Appellee Arkansas Utilities Company is a manufacturer of artificial gas at Helena, Arkansas, which it distributes to over six hundred consumers. The gas is manufactured from coke, oil and steam, nothing else being used in its manufacture. Appellant contends that appellee is liable to the payment of a sales tax under the general provision of act 233 of the Acts of 1935 contained in paragraph A of 4, providing: "The tax imposed by this section shall apply to (a) All sales at retail of tangible personal property," and in paragraph B of 4, providing: "That the tax applies to `all retail sales at or by restaurants, cafes, cafeterias, hotels, dining cars, auctioneers, photostat and blue-print sales, funeral directors, and all other establishments of whatever nature or character selling for a consideration any property, thing, commodity, and/or substance'." Reliance is also placed upon paragraph C of 3 defining the term "business," and paragraph B of the same section defining the term "sale at retail." The argument is made that as artificial gas is tangible personal property (36 C.J. 737) it comes within the meaning of paragraph A of 4, and paragraph B of 3, and, as it is a commodity or substance, it comes within the meaning of paragraph B of 4.

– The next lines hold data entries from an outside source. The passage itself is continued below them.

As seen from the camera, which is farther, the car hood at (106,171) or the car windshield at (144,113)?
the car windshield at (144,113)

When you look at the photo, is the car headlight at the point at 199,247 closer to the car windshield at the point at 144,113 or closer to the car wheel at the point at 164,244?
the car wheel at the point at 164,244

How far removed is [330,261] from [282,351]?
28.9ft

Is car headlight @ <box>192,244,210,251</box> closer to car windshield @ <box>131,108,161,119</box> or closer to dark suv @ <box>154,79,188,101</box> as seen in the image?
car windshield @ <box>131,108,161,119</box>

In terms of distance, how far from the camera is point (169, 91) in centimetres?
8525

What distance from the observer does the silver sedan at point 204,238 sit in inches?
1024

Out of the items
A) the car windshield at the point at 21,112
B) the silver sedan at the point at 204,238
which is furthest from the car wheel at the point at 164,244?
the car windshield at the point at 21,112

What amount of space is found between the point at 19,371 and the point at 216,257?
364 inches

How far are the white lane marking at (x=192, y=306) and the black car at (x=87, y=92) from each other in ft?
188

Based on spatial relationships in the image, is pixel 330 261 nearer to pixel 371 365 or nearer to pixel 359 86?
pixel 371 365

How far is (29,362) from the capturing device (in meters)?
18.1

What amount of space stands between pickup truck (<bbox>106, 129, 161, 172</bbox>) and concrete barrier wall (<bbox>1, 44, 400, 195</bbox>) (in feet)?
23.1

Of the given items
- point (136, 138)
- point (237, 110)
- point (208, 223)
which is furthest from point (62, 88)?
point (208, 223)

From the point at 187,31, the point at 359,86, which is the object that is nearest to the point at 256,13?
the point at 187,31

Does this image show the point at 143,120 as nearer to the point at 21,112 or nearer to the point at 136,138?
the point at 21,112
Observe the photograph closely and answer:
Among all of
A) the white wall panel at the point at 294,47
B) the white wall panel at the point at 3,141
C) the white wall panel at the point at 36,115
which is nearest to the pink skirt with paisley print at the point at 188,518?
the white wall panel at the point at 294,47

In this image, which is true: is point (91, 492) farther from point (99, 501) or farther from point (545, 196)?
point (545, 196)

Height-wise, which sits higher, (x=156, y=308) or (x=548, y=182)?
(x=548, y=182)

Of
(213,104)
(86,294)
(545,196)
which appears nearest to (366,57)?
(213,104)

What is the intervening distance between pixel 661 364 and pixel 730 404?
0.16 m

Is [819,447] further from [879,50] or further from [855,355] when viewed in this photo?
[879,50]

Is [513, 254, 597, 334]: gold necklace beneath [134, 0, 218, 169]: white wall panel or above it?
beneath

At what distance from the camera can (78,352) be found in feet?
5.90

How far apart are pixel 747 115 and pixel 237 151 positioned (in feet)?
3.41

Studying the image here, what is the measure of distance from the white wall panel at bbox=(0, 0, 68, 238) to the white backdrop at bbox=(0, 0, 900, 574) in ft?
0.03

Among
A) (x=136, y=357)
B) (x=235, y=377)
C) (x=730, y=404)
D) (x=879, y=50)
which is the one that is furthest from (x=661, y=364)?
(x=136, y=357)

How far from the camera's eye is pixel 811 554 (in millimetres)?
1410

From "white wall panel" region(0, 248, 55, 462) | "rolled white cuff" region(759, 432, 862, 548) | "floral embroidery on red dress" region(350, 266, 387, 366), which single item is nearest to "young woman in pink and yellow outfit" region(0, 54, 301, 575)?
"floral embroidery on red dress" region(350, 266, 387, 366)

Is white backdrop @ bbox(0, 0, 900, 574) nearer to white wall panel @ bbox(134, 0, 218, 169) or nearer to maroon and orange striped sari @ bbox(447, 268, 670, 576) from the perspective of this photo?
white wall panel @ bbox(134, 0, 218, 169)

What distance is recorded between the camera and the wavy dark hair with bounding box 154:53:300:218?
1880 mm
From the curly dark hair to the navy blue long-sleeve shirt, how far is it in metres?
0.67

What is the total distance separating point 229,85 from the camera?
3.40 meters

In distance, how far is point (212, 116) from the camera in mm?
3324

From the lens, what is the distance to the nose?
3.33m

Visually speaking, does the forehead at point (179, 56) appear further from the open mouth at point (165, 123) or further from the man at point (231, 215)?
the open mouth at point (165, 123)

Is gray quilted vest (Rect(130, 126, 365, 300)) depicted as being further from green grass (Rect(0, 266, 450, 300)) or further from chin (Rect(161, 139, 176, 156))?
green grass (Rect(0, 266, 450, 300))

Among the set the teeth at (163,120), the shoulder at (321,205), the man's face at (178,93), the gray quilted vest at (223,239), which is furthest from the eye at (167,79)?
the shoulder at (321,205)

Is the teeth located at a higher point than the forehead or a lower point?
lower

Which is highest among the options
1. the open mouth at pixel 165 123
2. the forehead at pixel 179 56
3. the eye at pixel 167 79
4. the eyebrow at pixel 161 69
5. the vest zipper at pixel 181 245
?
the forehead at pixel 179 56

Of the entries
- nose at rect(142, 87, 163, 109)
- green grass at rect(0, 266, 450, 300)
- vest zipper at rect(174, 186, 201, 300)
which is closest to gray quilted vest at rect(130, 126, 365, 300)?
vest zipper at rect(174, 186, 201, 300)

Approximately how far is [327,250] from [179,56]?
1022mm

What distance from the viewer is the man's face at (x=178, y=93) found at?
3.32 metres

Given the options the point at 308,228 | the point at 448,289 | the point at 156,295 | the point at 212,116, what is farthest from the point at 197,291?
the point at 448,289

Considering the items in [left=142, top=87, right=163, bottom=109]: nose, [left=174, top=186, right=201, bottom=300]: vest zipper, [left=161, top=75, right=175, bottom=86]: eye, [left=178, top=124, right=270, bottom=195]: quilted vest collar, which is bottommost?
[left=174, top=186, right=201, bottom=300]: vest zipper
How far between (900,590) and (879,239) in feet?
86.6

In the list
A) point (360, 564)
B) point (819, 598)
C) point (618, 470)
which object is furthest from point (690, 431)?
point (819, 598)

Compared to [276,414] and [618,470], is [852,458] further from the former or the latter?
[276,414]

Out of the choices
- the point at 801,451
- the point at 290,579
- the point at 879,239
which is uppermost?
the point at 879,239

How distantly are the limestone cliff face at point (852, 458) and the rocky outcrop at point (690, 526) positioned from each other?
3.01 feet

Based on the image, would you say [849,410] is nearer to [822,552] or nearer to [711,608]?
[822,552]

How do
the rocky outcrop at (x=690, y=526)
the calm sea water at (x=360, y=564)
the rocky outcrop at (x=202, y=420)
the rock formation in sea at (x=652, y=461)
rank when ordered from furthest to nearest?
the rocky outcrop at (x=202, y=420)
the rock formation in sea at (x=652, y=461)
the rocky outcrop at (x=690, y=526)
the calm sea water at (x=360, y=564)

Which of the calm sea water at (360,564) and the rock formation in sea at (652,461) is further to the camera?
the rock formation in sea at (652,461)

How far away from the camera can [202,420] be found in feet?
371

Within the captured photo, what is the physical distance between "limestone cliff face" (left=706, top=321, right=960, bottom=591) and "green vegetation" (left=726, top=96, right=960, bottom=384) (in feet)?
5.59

It is the contention of appellee that paragraph D of 4 relates to and mentions the specific items of the nature of the article manufactured and sold by it upon which consumers are required to pay a sales tax, and that this provision controls other more general provisions. That paragraph is as follows: "All retail sales of electric power and light, natural gas, water, telephone use and messages and telegrams." It is argued that since manufactured gas is not referred to in the paragraph quoted, the general provisions would not authorize the collection of a tax upon its sale. We agree with the appellee in this contention and conclude that the decree of the court below was properly rendered. Natural gas possesses many of the properties of the manufactured article, but is different in origin, and manufactured gas would not come without the definition of the former. Osborn v. Arkansas, etc., Co., 103 Ark. 175, 146 S.W. 122. The only authority therefore for the tax sought to be imposed would be the general provisions. Paragraph D, quoted above, contains the definite expression of the legislative intention with respect to the item of the nature of appellee's product, and controls the general expression in the act. It is well settled that where there is, in the same statute, a particular, and also a general enactment, the latter including what is embraced in the former, the particular enactment is operative, and the general enactment must be taken to effect only that which, within its general language, is not within the provisions of the particular enactment. Hodges v. Dawdy, 104 Ark. 583, 149 S.W. 656; U.S. v. Chase, 135 U.S. 255; 25 R.C.L., 1010 and 1011.
It is the general rule that a tax cannot be imposed except by express words indicating that purpose. The intention of the Legislature is to be gathered from a consideration of the entire act, and where there is ambiguity or doubt it must be resolved in favor of the taxpayer, and against the taxing power. McDaniel v. Byrkett, 120 Ark. 295, 179 S.W. 491; U.S. Merriam, 263 U.S. 179; 59 C.J., 1131. This rule fortifies the appellee in its contention, and, regardless of whether manufactured gas was omitted by accident or design, the fact remains that under any construction of the act it is doubtful whether the tax was intended to be imposed, and, with this doubt resolved in favor of the taxpayer, the decree of the trial court must be affirmed. It is so ordered.